### Supplied records
******************************
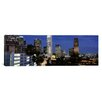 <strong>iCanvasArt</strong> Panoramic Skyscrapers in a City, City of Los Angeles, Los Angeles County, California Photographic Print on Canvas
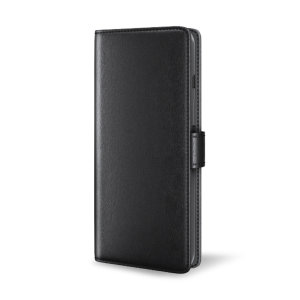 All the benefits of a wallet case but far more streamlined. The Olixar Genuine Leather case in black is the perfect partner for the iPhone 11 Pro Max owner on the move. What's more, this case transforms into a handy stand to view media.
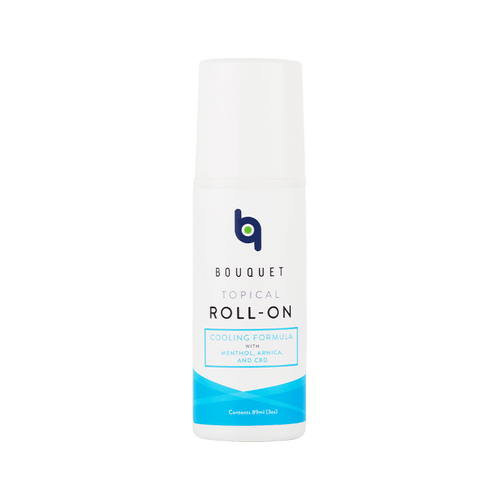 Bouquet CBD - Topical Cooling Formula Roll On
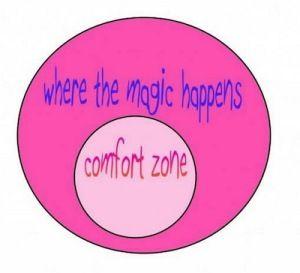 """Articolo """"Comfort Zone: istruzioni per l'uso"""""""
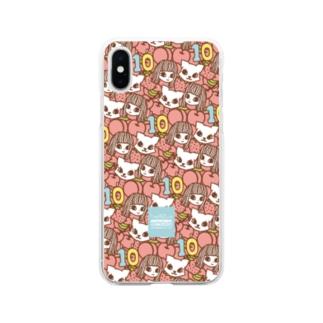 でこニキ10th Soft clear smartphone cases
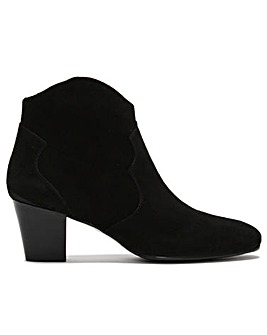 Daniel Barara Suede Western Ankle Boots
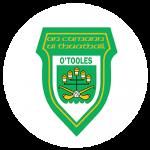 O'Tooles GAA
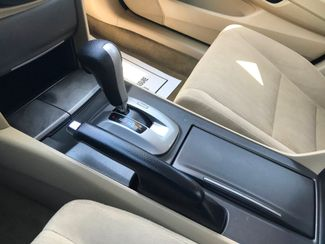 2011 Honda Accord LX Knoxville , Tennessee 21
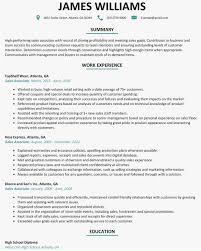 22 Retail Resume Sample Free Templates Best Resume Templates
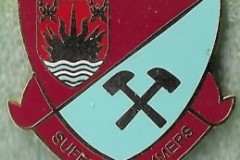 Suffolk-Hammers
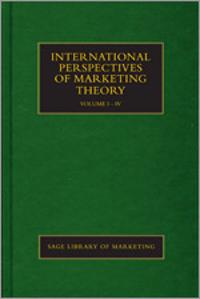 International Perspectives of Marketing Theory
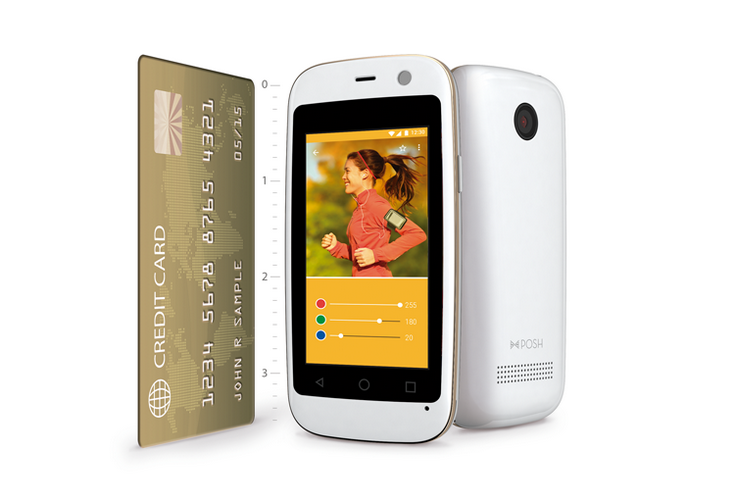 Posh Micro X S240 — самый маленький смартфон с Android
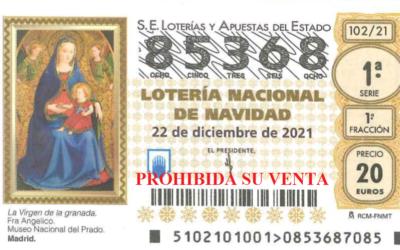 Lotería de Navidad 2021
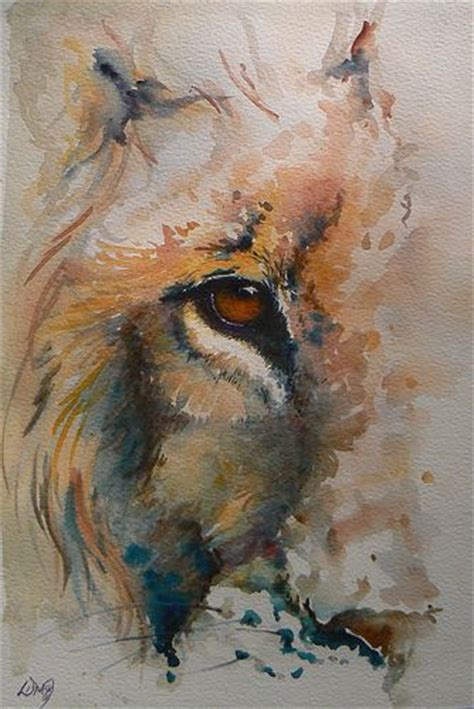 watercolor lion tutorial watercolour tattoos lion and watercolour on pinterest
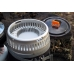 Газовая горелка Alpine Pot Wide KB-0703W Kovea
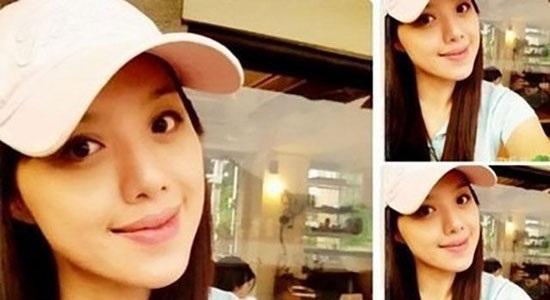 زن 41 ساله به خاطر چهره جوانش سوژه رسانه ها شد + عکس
******************************
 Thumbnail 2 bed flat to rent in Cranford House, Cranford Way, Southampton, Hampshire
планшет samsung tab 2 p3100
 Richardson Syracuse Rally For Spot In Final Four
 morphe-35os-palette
******************************
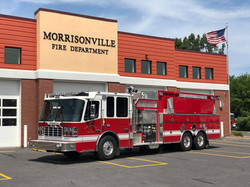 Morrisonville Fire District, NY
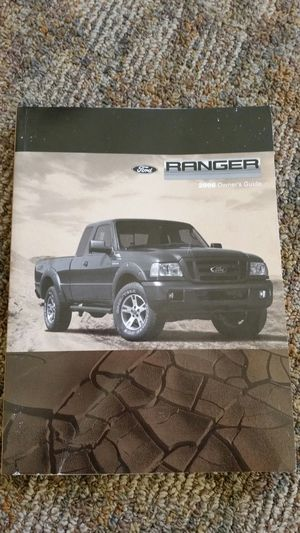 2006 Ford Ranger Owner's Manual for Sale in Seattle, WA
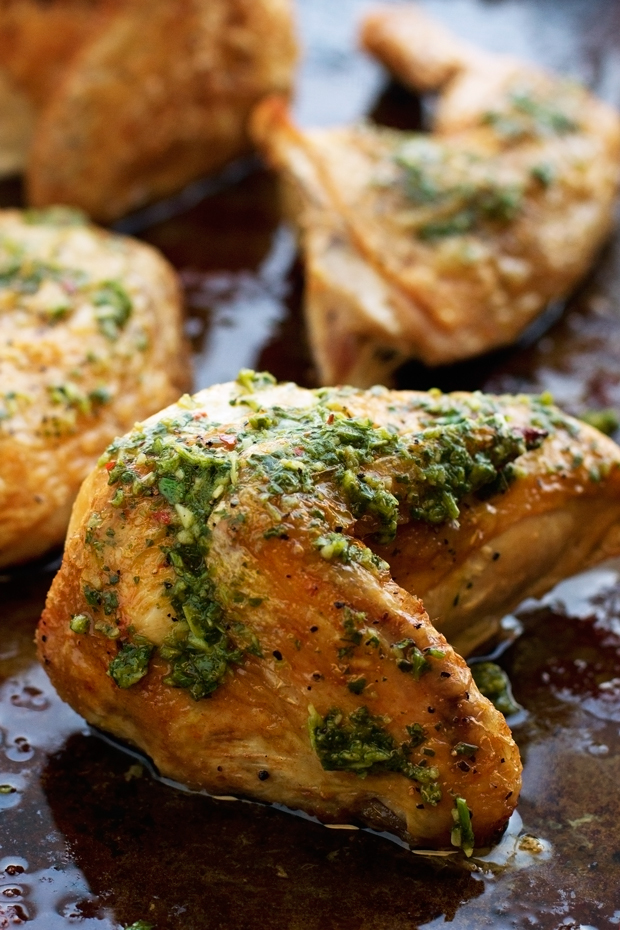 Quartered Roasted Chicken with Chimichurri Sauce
******************************
### What you will do
Copy only the lines above from the one containing "All the benefits" through the one containing "Газовая горелка Alpine", both included. Leave out the pictures.

### Exercise output
 All the benefits of a wallet case but far more streamlined. The Olixar Genuine Leather case in black is the perfect partner for the iPhone 11 Pro Max owner on the move. What's more, this case transforms into a handy stand to view media.
 Bouquet CBD - Topical Cooling Formula Roll On
 """Articolo """"Comfort Zone: istruzioni per l'uso"""""""
 でこニキ10th Soft clear smartphone cases
 Daniel Barara Suede Western Ankle Boots
 O'Tooles GAA
 2011 Honda Accord LX Knoxville , Tennessee 21
 22 Retail Resume Sample Free Templates Best Resume Templates
 Suffolk-Hammers
 International Perspectives of Marketing Theory
 Posh Micro X S240 — самый маленький смартфон с Android
 Lotería de Navidad 2021
 watercolor lion tutorial watercolour tattoos lion and watercolour on pinterest
 Газовая горелка Alpine Pot Wide KB-0703W Kovea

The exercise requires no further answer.